What the task asks: Put the lines from the one containing "Looking at the photo, which" through the last line into a JSON list of strings, one string per line, with blank lines left out.

Records for the task:
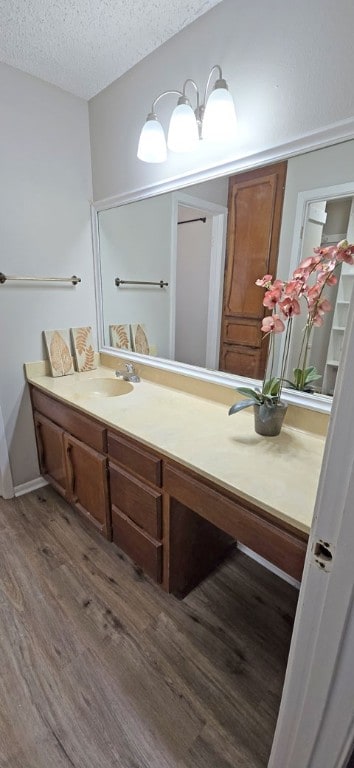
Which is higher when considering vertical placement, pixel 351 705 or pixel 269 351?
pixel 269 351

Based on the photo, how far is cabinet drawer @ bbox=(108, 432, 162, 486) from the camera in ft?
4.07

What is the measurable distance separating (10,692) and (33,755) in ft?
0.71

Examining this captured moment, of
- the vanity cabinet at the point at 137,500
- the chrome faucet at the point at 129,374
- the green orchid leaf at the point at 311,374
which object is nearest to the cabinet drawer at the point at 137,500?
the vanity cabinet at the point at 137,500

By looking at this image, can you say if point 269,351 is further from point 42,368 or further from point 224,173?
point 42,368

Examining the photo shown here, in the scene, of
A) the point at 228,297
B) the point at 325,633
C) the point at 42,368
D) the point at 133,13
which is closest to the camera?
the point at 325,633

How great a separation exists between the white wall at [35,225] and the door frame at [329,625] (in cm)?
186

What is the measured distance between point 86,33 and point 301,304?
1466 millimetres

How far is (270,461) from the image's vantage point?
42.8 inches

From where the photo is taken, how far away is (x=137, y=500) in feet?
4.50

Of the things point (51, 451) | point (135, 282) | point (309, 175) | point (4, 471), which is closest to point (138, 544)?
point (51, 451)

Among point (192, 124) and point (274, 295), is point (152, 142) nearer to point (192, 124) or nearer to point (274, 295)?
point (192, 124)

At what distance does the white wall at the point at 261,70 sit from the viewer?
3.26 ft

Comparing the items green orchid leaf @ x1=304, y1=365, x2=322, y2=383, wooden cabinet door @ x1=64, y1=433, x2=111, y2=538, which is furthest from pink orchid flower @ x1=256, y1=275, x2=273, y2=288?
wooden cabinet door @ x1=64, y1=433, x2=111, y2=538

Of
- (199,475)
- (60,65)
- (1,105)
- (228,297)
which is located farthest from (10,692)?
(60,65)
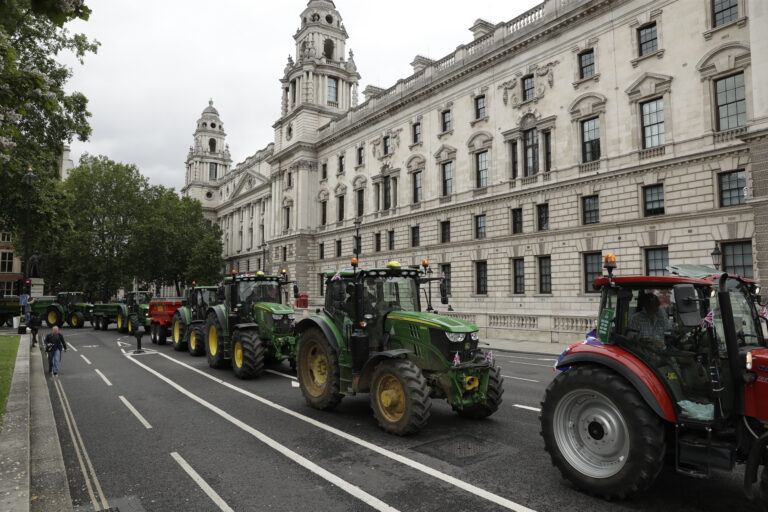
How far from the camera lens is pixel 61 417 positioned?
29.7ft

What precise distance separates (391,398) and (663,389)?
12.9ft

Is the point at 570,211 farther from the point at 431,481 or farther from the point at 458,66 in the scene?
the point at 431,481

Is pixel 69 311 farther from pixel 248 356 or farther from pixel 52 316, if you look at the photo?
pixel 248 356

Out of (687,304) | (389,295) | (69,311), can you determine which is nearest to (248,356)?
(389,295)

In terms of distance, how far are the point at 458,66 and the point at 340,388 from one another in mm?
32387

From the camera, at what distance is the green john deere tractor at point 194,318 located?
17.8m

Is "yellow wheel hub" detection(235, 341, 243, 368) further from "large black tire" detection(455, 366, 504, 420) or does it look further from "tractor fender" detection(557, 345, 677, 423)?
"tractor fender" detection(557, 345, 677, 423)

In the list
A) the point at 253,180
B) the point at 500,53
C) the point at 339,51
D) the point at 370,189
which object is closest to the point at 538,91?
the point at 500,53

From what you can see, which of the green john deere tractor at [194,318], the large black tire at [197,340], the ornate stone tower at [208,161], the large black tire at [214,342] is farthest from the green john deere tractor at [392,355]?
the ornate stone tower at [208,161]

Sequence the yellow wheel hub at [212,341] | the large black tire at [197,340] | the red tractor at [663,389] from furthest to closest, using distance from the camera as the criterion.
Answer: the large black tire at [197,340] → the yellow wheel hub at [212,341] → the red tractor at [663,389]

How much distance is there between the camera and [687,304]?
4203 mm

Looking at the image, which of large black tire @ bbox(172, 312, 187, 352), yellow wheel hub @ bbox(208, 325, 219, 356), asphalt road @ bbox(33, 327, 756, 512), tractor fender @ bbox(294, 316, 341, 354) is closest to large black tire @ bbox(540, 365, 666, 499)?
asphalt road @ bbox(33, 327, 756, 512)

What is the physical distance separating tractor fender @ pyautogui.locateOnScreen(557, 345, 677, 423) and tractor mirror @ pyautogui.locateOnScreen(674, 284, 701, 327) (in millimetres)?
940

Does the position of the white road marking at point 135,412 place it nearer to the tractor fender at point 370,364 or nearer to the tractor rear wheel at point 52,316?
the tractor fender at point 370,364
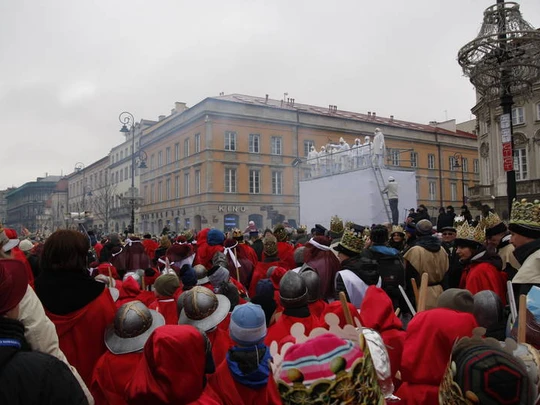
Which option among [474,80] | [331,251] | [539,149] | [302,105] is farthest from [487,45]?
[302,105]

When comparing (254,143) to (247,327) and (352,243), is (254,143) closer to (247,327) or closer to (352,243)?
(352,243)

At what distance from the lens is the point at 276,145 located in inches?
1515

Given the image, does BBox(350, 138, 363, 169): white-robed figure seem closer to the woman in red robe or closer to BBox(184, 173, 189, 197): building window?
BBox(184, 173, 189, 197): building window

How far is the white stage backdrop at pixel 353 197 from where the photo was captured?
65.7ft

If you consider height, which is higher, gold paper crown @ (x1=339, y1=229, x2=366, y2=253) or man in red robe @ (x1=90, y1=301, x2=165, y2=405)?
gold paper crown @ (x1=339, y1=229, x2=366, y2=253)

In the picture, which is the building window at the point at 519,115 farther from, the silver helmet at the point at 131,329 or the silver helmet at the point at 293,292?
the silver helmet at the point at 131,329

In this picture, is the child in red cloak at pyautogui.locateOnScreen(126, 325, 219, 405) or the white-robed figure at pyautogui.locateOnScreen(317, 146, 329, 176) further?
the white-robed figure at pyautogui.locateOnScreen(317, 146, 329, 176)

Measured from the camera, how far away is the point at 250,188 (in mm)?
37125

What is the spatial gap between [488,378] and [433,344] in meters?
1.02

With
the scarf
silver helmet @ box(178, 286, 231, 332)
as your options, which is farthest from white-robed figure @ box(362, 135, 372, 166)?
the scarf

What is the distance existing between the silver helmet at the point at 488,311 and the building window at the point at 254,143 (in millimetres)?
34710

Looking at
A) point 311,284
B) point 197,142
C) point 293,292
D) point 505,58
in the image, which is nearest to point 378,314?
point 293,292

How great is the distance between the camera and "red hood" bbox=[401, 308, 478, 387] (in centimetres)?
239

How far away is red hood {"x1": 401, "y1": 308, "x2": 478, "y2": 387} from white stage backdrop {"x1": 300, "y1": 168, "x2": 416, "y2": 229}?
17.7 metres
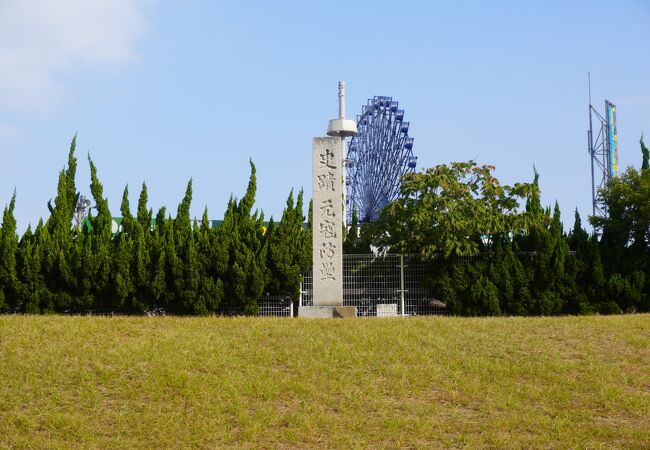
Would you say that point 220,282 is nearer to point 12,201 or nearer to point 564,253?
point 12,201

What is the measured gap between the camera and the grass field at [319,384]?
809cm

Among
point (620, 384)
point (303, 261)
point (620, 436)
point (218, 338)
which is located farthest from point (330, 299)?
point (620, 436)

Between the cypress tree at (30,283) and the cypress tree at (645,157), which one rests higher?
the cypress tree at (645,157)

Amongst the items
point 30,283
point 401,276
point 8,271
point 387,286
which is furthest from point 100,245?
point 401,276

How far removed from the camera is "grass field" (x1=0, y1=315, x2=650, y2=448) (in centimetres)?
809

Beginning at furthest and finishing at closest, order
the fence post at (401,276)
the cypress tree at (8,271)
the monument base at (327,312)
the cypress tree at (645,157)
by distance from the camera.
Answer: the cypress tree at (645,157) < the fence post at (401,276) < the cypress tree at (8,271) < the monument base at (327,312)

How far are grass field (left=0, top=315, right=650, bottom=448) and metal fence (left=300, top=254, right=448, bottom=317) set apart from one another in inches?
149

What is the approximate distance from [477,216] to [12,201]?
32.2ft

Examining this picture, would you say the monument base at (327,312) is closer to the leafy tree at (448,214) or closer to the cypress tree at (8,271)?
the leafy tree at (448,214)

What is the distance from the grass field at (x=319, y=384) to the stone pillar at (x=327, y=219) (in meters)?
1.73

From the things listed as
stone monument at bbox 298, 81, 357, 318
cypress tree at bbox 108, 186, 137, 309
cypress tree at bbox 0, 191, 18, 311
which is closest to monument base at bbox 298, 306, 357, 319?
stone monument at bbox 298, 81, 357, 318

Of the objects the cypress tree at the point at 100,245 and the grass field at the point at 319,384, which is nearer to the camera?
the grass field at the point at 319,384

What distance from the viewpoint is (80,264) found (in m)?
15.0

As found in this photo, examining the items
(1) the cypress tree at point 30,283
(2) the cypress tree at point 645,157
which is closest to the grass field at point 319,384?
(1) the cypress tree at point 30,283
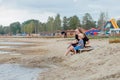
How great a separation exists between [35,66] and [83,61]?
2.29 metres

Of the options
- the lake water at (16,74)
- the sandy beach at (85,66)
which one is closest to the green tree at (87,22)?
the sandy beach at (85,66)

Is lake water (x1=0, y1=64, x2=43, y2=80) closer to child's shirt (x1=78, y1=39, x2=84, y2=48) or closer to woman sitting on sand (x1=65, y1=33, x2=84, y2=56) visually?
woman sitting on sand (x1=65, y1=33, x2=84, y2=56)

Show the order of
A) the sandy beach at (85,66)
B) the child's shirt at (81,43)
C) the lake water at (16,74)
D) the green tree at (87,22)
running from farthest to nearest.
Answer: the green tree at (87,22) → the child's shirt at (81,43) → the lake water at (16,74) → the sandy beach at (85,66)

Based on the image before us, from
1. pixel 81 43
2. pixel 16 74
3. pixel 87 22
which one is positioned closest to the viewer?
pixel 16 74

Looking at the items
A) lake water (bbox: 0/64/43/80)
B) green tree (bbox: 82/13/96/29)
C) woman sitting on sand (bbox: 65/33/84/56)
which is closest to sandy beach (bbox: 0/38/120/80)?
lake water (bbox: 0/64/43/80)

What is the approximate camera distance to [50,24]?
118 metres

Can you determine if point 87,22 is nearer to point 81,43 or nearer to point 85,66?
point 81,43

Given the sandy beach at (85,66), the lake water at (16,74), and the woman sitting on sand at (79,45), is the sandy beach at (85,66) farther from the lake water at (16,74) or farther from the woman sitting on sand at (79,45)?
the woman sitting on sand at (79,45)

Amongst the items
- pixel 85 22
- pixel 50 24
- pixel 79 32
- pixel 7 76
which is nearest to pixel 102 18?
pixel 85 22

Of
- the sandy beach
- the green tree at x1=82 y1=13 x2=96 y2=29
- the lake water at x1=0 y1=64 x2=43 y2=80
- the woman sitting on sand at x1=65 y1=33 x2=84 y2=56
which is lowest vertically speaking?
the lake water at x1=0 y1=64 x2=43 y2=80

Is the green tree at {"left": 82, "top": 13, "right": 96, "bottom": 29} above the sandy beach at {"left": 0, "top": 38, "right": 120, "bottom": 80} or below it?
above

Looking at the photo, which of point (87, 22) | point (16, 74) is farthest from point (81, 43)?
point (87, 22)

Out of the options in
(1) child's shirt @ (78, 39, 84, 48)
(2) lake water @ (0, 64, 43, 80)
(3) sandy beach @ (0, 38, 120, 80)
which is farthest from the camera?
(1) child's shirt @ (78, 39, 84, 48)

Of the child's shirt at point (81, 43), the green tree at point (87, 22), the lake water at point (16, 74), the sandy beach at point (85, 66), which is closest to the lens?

Task solution:
[
  "Looking at the photo, which of point (87, 22) | point (16, 74) is farthest from point (81, 43)?",
  "point (87, 22)",
  "Out of the options in",
  "(1) child's shirt @ (78, 39, 84, 48)",
  "(2) lake water @ (0, 64, 43, 80)",
  "(3) sandy beach @ (0, 38, 120, 80)",
  "which is farthest from the camera?",
  "(1) child's shirt @ (78, 39, 84, 48)",
  "Of the child's shirt at point (81, 43), the green tree at point (87, 22), the lake water at point (16, 74), the sandy beach at point (85, 66), which is closest to the lens?"
]